Dating Your Data (or How I Learned to Stop Worrying and Love the Standard)

I’m going to come right out an admit something terribly nerdy: I have a favorite standard. It’s ISO 8601. My having a favorite standard probably doesn’t surprise you, as I am a person who writes a blog on data management for fun. Why wouldn’t I have a favorite standard? But my having a favorite standard isn’t something for me alone (though I do use the standard often), it’s because ISO 8601 is incredibly useful for data management. Therefore, I want to make my favorite standard your favorite standard too.

The standard ISO 8601 concerns dates, a common type of information used for data and documentation. To understand why this standard is important, consider the following dates:

  • March 5, 2014
  • 2014-03-05
  • 3/5/14
  • 05/03/2014
  • 5 Mar 2014

All of these represent the same date but are expressed in different formats. The problem is that if I use all of these formats in my notes, how will I ever find everything that happened on March 5th? It’s simply too much work to search for all the possible variations. The answer to this problem is ISO 8601.

ISO dictates that all dates should use the format “YYYYMMDD” or “YYYY-MM-DD”. So the example above becomes “20140305” or “2014-03-05”. This provides you with a consistent format for all of your dates. Such consistency allows you to more easily find and organize your data, the hallmark of good data management.

ISO 8601’s consistency is nice in and of itself, but here’s where things get really awesome: when you use ISO 8601 dates at the beginning of file names. This is because dates using this standard sort chronologically by year, by month, and then by date. So if you date all of your file names using ISO 8601, you suddenly have a super easy way to find and sort through information.
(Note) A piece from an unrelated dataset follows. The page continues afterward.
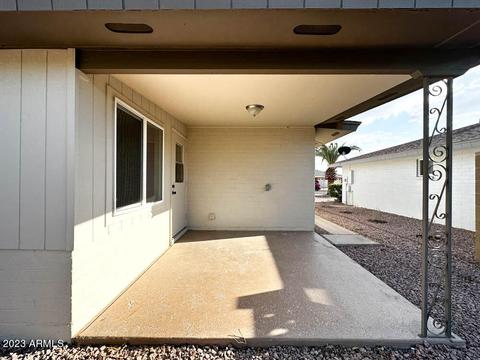 4652 E Carmel Ave, Mesa, AZ 85206 photo 44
Let me give you an example to show you how wonderful this is. I recently cleaned up over 10 years of files for a committee that I am currently on. The committee’s membership changes each calendar year and it was hard to find specific files from previous committees. My solution was to make all the file names start with a date. This makes everything super easy to find and I can now simply ignore content from years I don’t need.

The other great thing about using the “YYYY-MM-DD” format is that you can mix and match how specific your dates are. For example, all of my presentation files live in folders labeled by date. One-off presentations are given an exact date, eg. “2014-04-30_DataManagementWebinar”, while presentations that I give multiple times are only given a year, eg. “2013_CreatingADMP”. I also have files that end up with just a year and a month, eg. “2012-09_Website”. No matter the specificity of the date, all of these files sort chronologically. It’s a beautiful thing.

I highly recommend using ISO 8601 as the way you write dates in your research. It’s a trivially small change, but can have a huge impact in terms of how easy it is to find and use your content. That is data management at its very best.